Problem statement:
Could you recast the material from the line containing "From the angle" through its final line as a Markdown table with the columns No. and Line, one numbered row per line and blank lines omitted?
-=-=-
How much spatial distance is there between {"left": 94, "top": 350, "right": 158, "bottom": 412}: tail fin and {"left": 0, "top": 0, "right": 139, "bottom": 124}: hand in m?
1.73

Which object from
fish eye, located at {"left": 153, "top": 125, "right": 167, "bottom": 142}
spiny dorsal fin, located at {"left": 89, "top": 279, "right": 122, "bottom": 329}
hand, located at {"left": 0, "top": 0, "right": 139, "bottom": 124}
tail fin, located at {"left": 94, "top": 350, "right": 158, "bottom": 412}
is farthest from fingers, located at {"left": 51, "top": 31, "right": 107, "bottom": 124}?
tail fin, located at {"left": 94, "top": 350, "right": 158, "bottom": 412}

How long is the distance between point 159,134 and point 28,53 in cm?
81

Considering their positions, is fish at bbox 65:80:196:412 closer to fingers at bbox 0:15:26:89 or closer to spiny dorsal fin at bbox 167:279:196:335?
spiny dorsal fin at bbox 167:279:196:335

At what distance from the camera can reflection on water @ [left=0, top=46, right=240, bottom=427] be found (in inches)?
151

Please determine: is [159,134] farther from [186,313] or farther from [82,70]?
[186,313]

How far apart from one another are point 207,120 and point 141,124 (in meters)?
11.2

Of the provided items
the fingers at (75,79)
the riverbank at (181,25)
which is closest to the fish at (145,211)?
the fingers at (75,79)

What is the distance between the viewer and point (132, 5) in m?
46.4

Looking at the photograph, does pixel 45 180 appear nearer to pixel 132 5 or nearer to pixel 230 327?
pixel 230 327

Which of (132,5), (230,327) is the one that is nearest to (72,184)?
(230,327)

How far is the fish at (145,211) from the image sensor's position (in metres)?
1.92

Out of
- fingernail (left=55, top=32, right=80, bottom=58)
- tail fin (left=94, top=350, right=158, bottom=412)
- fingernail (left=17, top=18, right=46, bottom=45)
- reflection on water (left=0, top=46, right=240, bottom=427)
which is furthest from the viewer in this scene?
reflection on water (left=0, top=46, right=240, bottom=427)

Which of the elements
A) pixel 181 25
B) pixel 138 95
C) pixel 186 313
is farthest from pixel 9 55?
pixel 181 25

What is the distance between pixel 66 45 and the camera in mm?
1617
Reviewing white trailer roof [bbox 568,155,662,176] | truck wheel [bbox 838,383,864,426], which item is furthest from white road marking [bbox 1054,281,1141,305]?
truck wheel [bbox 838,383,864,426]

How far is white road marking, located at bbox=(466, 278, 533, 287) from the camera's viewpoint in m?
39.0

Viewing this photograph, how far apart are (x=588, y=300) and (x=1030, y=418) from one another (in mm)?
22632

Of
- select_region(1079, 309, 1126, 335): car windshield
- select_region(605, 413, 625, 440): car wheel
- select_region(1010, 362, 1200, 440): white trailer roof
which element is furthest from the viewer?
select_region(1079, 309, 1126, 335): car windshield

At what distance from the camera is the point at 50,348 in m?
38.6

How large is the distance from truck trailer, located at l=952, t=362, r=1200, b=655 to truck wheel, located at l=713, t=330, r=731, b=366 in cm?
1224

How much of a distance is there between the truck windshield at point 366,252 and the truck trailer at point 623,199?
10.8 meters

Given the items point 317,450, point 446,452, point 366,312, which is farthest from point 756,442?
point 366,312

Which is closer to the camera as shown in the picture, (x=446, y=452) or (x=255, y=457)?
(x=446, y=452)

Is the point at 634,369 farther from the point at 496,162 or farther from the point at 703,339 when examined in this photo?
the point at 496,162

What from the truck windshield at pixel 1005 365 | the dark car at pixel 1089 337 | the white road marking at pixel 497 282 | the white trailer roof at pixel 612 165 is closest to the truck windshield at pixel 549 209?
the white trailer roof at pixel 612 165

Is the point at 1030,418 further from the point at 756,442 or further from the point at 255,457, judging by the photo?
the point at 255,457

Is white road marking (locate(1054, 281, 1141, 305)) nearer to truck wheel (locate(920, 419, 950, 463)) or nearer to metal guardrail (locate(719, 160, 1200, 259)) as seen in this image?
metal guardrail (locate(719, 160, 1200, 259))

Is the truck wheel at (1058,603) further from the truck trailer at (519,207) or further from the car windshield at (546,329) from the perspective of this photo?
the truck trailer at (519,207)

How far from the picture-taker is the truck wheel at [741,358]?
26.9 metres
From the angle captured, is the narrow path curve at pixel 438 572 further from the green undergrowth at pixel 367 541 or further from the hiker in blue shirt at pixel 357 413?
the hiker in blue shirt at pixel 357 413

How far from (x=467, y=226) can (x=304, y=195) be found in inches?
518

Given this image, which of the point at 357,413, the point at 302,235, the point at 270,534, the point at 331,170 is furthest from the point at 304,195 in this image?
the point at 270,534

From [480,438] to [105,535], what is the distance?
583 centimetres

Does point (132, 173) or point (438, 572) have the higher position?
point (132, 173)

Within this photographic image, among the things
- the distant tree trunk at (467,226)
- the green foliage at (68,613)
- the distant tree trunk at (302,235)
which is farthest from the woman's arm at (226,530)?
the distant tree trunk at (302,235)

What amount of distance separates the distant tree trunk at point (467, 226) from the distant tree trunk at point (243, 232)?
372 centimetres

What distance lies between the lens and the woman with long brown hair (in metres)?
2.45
-=-=-
Exercise output:
| No. | Line |
|---|---|
| 1 | From the angle captured, is the narrow path curve at pixel 438 572 further from the green undergrowth at pixel 367 541 or further from the hiker in blue shirt at pixel 357 413? |
| 2 | the hiker in blue shirt at pixel 357 413 |
| 3 | How far from (x=467, y=226) can (x=304, y=195) be found in inches? |
| 4 | 518 |
| 5 | Given this image, which of the point at 357,413, the point at 302,235, the point at 270,534, the point at 331,170 is furthest from the point at 304,195 in this image? |
| 6 | the point at 270,534 |
| 7 | From [480,438] to [105,535], what is the distance? |
| 8 | 583 centimetres |
| 9 | Does point (132, 173) or point (438, 572) have the higher position? |
| 10 | point (132, 173) |
| 11 | Within this photographic image, among the things |
| 12 | - the distant tree trunk at (467,226) |
| 13 | - the green foliage at (68,613) |
| 14 | - the distant tree trunk at (302,235) |
| 15 | which is farthest from the woman's arm at (226,530)? |
| 16 | the distant tree trunk at (302,235) |
| 17 | What amount of distance separates the distant tree trunk at point (467, 226) from the distant tree trunk at point (243, 232)? |
| 18 | 372 centimetres |
| 19 | What distance lies between the lens and the woman with long brown hair (in metres)? |
| 20 | 2.45 |